From the records, report how many lines hold the word "over", with the number as the sole reply.
══ Provided material
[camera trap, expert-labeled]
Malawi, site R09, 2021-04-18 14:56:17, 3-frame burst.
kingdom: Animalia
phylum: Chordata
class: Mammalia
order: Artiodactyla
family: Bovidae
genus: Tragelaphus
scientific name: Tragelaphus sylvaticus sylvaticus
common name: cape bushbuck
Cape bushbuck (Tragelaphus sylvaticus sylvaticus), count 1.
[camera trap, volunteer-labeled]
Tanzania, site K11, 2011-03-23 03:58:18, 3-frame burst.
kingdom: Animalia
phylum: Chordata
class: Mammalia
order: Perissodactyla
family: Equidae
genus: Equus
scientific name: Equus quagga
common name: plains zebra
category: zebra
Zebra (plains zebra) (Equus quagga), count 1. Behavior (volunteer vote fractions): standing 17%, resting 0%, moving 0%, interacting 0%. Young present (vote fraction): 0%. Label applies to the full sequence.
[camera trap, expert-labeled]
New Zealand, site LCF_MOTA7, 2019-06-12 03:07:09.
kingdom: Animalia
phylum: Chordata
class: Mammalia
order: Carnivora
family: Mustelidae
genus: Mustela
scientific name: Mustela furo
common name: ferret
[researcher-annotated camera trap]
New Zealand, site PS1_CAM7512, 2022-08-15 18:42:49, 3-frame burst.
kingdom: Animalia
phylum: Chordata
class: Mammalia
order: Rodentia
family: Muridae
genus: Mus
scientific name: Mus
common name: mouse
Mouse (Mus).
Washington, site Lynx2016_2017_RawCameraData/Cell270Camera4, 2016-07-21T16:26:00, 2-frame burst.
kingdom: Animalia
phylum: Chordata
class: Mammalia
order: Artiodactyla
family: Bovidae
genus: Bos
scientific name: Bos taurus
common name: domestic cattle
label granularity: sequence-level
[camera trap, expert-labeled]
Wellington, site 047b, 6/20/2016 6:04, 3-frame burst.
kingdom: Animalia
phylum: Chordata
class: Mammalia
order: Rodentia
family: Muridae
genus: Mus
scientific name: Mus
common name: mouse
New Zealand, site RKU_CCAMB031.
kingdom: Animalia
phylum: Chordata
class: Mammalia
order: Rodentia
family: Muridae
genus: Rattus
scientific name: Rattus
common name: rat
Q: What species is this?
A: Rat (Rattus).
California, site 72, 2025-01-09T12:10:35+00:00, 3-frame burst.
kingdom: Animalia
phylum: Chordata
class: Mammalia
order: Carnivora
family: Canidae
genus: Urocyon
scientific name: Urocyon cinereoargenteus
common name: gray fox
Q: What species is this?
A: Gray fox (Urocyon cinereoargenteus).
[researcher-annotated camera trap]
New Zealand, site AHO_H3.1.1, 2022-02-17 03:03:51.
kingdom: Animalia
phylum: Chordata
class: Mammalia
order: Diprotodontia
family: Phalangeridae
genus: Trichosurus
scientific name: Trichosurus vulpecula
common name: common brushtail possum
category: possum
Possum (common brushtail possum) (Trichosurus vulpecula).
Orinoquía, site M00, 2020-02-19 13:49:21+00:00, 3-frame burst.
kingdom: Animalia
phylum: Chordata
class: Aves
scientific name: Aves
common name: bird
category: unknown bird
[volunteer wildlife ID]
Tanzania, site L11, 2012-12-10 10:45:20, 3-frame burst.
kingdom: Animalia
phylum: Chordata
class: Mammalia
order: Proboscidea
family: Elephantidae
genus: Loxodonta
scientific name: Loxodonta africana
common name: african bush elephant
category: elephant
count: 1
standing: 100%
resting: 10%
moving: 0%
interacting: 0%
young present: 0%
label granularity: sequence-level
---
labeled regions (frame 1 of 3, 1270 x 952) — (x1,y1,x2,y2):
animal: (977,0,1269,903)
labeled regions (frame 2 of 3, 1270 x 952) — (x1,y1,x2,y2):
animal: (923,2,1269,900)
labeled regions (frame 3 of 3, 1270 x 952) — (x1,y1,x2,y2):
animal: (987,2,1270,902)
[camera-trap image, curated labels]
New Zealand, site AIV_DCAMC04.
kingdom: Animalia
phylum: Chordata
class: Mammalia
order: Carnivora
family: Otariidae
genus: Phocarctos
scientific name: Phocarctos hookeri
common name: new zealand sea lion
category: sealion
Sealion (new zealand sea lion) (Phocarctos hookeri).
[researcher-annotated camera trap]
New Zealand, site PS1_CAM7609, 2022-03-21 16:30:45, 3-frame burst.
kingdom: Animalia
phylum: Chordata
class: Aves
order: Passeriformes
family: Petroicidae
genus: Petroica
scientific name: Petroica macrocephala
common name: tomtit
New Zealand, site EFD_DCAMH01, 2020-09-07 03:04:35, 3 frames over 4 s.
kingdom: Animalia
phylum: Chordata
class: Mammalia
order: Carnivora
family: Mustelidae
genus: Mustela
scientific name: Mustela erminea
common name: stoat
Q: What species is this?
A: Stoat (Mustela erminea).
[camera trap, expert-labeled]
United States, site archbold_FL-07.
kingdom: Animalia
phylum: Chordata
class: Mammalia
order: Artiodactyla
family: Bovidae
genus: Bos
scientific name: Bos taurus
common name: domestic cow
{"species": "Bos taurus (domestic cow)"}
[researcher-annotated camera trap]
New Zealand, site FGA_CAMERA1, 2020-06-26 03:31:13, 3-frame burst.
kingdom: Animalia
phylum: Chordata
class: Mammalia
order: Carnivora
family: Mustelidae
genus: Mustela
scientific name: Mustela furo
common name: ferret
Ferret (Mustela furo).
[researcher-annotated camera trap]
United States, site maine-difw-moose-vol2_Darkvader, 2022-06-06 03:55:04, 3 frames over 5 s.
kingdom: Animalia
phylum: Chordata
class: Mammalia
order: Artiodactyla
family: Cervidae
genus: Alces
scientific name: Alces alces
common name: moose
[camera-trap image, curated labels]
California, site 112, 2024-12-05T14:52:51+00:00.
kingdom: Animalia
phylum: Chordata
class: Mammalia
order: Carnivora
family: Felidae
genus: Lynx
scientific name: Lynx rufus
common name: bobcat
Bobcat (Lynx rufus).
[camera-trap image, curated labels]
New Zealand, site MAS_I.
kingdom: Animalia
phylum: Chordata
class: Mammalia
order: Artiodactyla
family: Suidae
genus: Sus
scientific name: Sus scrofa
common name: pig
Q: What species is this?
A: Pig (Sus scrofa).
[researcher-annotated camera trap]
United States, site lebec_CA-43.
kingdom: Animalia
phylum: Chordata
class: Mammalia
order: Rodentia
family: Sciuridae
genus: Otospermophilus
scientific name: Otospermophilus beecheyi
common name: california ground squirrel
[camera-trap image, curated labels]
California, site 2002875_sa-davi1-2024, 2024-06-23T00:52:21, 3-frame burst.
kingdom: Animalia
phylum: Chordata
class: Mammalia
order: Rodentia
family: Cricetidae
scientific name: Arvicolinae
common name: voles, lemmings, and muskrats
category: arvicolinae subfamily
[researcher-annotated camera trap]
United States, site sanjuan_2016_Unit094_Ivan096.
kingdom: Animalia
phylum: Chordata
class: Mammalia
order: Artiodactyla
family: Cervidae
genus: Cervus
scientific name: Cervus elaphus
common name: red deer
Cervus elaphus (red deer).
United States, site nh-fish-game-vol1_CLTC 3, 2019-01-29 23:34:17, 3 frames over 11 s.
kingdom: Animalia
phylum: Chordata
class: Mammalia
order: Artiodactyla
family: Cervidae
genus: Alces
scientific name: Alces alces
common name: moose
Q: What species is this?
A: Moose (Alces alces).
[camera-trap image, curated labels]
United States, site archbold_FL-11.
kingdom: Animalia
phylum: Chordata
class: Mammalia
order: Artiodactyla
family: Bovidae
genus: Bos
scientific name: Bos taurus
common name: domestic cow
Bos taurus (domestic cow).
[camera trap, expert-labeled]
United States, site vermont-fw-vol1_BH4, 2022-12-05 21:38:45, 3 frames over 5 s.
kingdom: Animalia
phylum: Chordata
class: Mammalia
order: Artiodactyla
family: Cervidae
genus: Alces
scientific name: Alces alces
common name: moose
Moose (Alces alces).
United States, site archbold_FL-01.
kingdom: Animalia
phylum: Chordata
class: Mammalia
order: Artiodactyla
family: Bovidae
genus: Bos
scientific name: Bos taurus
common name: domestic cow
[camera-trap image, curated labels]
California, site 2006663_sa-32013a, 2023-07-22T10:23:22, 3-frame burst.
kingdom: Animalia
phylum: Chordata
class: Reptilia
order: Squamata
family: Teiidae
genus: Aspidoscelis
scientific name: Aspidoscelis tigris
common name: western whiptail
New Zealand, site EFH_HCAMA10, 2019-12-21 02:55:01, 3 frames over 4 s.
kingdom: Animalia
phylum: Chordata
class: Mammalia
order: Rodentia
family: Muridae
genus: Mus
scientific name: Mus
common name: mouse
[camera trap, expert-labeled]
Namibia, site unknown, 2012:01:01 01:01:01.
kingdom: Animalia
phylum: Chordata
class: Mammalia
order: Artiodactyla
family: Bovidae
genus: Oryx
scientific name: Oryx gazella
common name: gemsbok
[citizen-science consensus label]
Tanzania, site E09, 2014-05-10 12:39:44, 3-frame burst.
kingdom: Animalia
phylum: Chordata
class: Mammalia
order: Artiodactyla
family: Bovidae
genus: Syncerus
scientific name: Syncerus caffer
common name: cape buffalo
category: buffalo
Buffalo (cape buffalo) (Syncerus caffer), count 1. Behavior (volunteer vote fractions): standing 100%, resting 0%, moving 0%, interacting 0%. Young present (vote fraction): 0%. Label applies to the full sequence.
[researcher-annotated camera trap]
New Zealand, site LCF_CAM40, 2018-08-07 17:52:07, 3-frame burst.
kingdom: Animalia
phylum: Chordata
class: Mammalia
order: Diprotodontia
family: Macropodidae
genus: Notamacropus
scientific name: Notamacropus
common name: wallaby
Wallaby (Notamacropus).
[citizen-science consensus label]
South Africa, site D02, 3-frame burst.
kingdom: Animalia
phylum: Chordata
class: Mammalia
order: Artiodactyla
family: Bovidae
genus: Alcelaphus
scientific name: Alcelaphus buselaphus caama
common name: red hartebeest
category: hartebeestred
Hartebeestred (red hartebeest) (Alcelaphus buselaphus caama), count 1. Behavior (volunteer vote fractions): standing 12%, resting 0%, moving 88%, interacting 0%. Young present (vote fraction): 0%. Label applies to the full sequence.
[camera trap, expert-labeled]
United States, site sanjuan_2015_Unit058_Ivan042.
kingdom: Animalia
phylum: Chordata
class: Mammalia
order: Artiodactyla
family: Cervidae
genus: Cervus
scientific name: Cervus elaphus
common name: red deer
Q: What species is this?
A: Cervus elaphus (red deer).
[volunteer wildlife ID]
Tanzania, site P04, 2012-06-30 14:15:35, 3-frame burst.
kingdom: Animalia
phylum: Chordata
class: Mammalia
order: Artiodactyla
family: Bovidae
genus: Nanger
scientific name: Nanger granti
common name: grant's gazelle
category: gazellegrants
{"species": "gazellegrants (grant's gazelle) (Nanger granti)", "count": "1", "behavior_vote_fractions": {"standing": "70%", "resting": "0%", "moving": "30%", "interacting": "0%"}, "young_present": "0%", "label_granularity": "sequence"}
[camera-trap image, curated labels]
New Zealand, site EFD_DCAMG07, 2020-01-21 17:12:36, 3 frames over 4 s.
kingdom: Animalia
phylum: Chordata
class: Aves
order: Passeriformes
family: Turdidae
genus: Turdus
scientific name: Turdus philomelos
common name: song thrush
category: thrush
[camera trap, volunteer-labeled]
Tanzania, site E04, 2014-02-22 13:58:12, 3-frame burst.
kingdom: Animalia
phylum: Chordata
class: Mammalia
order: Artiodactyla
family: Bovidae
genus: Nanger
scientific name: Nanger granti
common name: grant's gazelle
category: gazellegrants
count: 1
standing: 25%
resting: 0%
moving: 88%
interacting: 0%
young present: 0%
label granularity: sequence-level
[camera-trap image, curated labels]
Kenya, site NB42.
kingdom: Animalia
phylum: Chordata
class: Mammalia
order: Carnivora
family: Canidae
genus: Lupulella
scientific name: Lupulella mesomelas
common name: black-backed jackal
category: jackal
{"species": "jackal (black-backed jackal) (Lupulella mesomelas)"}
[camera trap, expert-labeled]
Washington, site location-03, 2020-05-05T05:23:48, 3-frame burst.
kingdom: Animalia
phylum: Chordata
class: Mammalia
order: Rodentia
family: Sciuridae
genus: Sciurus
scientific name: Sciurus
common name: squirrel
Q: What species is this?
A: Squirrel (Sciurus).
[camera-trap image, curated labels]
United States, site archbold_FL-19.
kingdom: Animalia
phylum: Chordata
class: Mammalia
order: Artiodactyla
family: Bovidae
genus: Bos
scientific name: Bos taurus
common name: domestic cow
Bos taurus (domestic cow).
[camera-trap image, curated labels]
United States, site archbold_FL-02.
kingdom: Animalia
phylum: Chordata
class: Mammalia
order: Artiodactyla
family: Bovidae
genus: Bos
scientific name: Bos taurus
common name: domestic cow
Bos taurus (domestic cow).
════
**Exercise solution:** 6